START EXCERPT TO READ

Maryland was scheduled to enter the third phase of the coronavirus recovery plan Friday night and, despite some trepidations, we’re optimistic that we’re moving forward with reopenings.
Gov. Larry Hogan made the announcement Tuesday, allowing movie theaters and live entertainment venues to reopen at 50 percent capacity, as well as permitting up to 100 people at indoor events and 250 at outdoor events.
We’ll freely admit that we won’t likely be the first to go see a movie or a local band play, but we’re excited that we’re on a path to the new normal. With the COVID-19 numbers improving significantly over the last month, it’s an understandable move from Hogan.
But this move doesn’t — and shouldn’t — end the practice of social distancing, washing hands and wearing masks. These precautions will be with us for a lot longer.
Public schools were back in session Monday, though not like any way we’ve seen in the past. Never has the word “homework” been used more accurately.
School officials are trying hard to make this work but there’s no doubt in our minds that students — particularly those of elementary age — would be better suited in the classroom. Don’t get us wrong, we understand and support the notion that kids should be in virtual settings for at least the beginning of the year.
But there’s another reason we hope this virtual situation ends sooner than later — that’s the technology gap some students and their families are facing. Whether it’s slow internet speeds, insufficient computer technology or some other imbalance, the playing field is not balanced. We know the school system is trying, but this inequity isn’t something it can completely control.
We know county government officials are looking into broadband access issues. But if virtual classrooms and virtual offices are going to be with us into the future (and we know they will be in one way or another), we have to do better.
Thanksgiving with the family can be stressful enough, so can you imagine what that could look like in a few months if we had to do it over Zoom?
An Associated Press story we ran Wednesday floated that premise. The idea was the pandemic didn’t subside and, in fact, got worse as we entered the colder months. So, instead of larger gatherings, families might have to get together online.
In preparation, AP quoted University of Texas disease modeler Lauren Ancel Meyers who urged everyone to get a flu shot, because “if flu spreads widely, hospitals will begin to buckle and ‘that will compound the threat of COVID. ‘ ”
“The decisions we make today will fundamentally impact the safety and feasibility of what we can do next month and by Thanksgiving,” Meyers said.
So the moral of the story is to follow those basic three steps: wear masks, wash hands, stay 6 feet apart. Now add to that, get a flu shot.

END EXCERPT TO READ
START PROVIDED INFORMATION

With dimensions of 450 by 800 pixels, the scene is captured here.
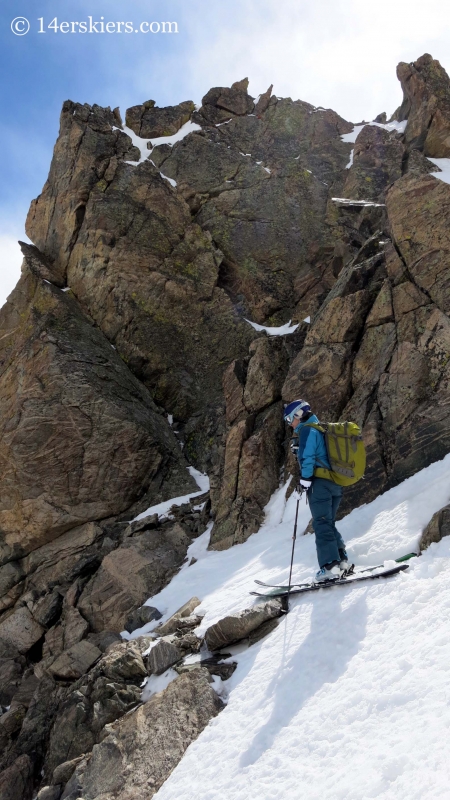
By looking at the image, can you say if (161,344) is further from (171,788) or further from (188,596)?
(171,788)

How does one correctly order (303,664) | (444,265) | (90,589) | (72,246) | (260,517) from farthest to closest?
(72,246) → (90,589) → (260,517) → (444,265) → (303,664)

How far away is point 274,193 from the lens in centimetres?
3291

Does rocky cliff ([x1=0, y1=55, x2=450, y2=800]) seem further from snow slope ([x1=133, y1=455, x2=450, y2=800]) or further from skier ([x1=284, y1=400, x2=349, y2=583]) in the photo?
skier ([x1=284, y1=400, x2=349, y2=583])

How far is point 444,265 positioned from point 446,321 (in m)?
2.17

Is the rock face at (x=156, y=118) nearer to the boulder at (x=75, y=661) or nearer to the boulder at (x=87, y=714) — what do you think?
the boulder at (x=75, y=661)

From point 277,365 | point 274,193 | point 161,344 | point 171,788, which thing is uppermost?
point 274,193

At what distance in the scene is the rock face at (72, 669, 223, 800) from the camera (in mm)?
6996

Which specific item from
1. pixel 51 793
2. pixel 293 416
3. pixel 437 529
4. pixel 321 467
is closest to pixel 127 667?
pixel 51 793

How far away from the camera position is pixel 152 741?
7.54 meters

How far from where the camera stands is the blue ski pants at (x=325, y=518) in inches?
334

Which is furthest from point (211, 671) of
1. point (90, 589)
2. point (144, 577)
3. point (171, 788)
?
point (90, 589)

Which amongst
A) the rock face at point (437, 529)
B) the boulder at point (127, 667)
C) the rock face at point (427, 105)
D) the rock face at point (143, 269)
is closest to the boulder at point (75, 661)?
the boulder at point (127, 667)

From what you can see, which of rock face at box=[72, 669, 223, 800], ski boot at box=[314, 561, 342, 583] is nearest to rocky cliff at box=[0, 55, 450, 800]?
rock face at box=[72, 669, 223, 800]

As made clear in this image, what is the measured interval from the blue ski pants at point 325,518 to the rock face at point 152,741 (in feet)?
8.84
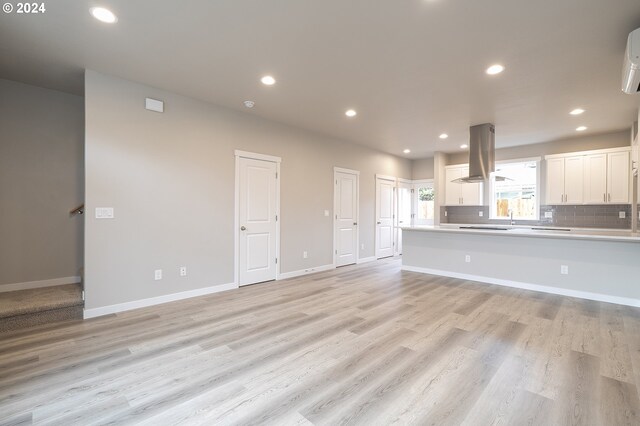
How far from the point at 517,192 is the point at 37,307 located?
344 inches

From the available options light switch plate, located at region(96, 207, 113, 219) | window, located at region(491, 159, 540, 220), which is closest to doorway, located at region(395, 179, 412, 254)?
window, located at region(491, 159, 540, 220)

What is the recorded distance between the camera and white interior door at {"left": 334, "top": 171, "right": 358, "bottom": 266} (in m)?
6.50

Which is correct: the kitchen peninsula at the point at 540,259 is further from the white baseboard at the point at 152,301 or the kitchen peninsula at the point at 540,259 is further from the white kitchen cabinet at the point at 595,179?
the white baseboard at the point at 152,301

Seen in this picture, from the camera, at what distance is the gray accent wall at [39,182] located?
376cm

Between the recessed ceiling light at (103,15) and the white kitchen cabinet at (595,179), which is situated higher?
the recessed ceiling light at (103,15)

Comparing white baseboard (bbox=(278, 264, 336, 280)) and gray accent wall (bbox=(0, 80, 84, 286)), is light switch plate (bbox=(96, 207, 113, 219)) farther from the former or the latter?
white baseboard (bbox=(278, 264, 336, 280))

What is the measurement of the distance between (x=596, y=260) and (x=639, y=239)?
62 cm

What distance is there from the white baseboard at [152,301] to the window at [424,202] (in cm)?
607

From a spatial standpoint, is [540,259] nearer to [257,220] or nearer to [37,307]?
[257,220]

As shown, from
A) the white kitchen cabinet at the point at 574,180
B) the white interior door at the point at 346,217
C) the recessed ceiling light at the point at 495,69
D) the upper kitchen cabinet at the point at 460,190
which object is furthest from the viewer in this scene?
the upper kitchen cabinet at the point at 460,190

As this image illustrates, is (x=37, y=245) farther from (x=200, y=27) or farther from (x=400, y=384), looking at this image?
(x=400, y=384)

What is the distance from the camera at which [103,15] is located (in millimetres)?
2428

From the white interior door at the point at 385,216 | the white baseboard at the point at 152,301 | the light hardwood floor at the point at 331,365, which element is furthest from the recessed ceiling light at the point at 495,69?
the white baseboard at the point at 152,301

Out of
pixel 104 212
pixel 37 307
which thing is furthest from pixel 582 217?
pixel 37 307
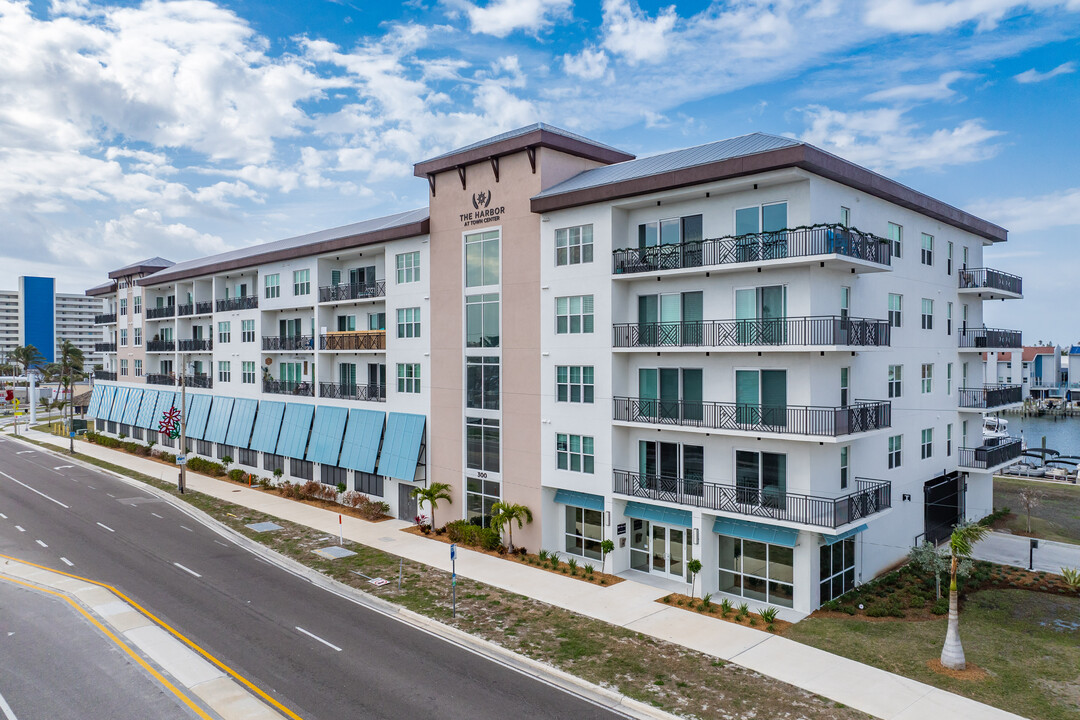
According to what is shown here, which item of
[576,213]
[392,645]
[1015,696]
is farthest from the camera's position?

END PROVIDED INFORMATION
START PROVIDED INFORMATION

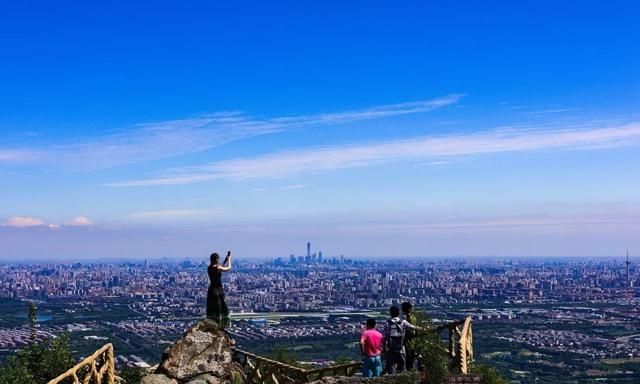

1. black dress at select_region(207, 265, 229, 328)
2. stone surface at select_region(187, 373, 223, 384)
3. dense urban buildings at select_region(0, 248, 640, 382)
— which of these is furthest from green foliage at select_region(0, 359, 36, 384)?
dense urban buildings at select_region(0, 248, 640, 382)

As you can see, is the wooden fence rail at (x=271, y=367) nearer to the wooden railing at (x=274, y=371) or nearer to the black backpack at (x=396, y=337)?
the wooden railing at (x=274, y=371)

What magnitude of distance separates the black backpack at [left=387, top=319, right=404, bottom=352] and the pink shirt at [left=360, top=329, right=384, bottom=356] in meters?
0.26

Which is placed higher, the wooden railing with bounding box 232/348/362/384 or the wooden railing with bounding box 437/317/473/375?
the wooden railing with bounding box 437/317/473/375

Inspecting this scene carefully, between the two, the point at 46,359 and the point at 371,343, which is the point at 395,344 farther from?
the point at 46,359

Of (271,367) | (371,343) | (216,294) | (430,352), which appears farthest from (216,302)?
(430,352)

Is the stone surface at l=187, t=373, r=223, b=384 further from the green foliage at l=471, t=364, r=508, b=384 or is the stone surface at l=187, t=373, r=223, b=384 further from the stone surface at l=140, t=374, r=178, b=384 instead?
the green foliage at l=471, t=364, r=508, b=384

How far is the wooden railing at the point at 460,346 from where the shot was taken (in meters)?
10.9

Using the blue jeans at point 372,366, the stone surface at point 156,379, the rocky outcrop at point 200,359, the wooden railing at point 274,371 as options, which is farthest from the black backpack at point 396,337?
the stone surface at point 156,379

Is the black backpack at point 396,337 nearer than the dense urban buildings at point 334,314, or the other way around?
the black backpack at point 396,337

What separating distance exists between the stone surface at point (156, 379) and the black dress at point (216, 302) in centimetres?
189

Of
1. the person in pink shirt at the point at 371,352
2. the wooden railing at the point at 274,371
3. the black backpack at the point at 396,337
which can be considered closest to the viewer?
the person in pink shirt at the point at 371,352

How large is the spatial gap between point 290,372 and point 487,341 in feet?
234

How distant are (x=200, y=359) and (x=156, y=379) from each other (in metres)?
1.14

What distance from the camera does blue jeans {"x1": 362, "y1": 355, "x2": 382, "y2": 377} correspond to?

END PROVIDED INFORMATION

EXERCISES -
1/ In the text about Maryland's reopening, turn the paragraph beginning "Gov. Larry Hogan made the announcement" into a short list that keeps its main facts.
2/ Rewrite the passage of the text about Maryland's reopening from "We’ll freely admit" to "used more accurately.", switching "social distancing" to "physical distancing".

RESPONSES TO THE TASKS -
1/
- Gov. Larry Hogan announced the move Tuesday.
- Movie theaters and live entertainment venues may reopen at 50 percent capacity.
- Indoor events may hold up to 100 people.
- Outdoor events may hold up to 250 people.

2/
We’ll freely admit that we won’t likely be the first to go see a movie or a local band play, but we’re excited that we’re on a path to the new normal. With the COVID-19 numbers improving significantly over the last month, it’s an understandable move from Hogan.
But this move doesn’t — and shouldn’t — end the practice of physical distancing, washing hands and wearing masks. These precautions will be with us for a lot longer.
Public schools were back in session Monday, though not like any way we’ve seen in the past. Never has the word “homework” been used more accurately.